### EXERCISE DESCRIPTION
Could you scale the material from the line with "How far from the lens" up to and including the line with "28244 millimetres"? Give those lines again, requests included, with every distance in the answers multiplied by 2.3 and rounded to a whole number (halves round up), and give only those lines.

### DATA TO PROCESS
++++++++

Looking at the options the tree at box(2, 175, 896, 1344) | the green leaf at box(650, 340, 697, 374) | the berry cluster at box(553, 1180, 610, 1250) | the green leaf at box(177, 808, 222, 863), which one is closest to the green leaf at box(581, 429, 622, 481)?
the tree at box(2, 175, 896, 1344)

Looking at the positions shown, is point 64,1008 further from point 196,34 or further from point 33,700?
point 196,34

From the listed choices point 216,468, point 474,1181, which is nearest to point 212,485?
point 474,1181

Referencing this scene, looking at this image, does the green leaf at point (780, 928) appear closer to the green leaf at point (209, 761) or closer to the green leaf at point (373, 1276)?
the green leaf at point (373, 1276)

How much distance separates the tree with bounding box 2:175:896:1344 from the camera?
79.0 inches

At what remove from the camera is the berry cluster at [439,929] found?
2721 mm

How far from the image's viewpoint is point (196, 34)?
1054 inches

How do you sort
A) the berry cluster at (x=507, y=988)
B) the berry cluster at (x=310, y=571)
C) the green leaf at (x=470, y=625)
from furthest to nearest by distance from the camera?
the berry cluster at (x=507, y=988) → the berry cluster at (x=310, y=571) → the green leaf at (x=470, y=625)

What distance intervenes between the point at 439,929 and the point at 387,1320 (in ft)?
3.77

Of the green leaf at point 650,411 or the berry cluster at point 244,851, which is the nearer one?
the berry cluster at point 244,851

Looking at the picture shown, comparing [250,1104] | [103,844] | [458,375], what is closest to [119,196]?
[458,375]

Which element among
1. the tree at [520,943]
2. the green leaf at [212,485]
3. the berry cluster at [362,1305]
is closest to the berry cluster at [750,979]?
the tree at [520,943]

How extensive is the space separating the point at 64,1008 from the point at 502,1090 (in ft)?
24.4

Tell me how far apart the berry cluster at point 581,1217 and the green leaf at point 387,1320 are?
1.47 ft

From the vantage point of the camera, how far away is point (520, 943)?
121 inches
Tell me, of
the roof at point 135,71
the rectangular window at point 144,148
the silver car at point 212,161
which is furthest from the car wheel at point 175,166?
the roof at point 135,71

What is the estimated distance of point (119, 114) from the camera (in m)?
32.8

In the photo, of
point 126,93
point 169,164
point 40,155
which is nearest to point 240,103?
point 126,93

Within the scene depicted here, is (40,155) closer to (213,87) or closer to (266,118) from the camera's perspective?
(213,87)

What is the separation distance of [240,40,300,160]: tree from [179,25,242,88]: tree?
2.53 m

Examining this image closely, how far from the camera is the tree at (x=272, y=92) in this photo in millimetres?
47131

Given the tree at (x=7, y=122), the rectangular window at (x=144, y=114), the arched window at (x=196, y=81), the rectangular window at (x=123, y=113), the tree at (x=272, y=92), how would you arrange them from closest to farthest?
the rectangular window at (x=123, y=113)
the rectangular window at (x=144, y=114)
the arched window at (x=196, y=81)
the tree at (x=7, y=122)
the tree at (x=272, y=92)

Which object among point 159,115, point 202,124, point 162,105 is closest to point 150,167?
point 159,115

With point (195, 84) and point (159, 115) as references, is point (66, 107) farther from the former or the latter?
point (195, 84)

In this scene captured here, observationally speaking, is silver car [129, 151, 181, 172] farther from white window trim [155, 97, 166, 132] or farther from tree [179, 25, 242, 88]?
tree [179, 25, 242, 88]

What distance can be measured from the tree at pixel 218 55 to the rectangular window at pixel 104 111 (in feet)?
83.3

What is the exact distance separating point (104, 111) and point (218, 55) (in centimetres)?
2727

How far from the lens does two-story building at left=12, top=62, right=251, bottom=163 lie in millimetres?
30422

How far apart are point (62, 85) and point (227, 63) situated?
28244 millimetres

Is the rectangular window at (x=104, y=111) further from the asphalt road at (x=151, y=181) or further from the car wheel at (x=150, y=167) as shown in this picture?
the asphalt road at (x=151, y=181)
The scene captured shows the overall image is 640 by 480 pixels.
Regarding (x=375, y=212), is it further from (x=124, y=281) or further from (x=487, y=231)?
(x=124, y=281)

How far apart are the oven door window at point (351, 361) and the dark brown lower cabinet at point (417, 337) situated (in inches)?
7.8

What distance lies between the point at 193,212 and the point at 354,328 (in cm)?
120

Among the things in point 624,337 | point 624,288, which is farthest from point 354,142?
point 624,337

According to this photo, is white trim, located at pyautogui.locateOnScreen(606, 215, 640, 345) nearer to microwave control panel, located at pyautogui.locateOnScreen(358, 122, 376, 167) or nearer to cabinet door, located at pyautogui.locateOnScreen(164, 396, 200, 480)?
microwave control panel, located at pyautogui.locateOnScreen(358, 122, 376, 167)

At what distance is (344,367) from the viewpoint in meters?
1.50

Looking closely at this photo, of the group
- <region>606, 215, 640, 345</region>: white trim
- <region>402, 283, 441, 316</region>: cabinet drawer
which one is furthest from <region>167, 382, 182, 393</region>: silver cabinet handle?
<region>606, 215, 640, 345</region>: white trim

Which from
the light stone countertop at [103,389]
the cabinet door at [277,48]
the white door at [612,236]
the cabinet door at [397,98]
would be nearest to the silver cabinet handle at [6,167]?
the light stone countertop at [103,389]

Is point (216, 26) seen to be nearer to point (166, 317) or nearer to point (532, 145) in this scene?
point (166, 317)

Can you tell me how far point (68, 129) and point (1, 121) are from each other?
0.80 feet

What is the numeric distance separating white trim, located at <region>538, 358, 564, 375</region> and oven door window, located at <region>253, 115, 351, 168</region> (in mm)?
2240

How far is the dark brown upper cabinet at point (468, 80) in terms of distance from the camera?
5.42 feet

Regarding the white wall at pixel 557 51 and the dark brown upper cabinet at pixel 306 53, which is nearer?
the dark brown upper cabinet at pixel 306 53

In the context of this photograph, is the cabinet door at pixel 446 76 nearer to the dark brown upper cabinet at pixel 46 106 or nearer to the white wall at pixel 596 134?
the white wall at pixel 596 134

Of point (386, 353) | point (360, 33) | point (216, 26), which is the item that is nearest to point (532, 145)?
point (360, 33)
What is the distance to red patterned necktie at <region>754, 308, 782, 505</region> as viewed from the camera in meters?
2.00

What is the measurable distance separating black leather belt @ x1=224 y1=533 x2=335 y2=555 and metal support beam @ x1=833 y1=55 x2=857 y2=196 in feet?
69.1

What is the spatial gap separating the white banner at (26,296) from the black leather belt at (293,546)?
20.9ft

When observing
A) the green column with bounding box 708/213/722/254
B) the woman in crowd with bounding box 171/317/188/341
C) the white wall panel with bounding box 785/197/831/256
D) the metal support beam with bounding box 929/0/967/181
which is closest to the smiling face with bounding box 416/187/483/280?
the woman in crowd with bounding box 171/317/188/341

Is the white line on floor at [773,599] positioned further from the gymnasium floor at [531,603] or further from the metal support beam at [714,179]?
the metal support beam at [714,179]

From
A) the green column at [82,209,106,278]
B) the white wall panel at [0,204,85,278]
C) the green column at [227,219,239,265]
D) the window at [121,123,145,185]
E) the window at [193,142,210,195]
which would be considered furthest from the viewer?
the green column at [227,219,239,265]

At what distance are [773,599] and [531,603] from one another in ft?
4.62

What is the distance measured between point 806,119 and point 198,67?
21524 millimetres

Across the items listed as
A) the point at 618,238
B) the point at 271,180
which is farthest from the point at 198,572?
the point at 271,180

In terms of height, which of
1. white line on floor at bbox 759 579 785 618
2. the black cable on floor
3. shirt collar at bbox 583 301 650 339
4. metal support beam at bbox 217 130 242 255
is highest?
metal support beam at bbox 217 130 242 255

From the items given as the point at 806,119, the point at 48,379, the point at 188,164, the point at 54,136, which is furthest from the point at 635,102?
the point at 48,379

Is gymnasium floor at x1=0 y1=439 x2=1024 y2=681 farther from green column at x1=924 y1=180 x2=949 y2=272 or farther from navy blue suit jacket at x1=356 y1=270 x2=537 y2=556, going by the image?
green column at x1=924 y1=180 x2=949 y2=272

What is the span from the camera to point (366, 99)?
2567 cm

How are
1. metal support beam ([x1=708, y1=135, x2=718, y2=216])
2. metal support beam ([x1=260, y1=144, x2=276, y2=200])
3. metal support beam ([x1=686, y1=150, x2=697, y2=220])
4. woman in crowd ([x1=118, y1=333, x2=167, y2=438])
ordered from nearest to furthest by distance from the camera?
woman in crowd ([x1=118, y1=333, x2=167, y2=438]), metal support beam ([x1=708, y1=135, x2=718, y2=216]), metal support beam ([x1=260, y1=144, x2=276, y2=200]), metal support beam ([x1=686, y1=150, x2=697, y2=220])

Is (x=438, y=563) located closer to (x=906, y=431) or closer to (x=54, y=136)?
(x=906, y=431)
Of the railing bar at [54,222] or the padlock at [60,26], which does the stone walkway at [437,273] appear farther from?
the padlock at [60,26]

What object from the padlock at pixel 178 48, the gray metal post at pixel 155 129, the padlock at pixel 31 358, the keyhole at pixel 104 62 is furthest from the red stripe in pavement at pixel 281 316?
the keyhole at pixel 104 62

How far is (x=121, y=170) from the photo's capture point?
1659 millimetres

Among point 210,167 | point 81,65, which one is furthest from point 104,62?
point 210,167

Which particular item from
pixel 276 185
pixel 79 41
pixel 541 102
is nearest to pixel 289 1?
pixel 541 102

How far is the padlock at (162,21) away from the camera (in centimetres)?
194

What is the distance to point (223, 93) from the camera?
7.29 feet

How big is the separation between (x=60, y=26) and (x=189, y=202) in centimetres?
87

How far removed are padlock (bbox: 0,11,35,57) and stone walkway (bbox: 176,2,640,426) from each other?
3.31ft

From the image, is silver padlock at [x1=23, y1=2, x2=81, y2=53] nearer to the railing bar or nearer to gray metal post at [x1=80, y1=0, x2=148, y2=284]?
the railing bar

++++++++

### REPLY
How far from the lens does two-story building at left=12, top=62, right=251, bottom=163 lie in millimetres?
69971

How far apart are point (62, 85) and point (227, 63) situated?
64961 millimetres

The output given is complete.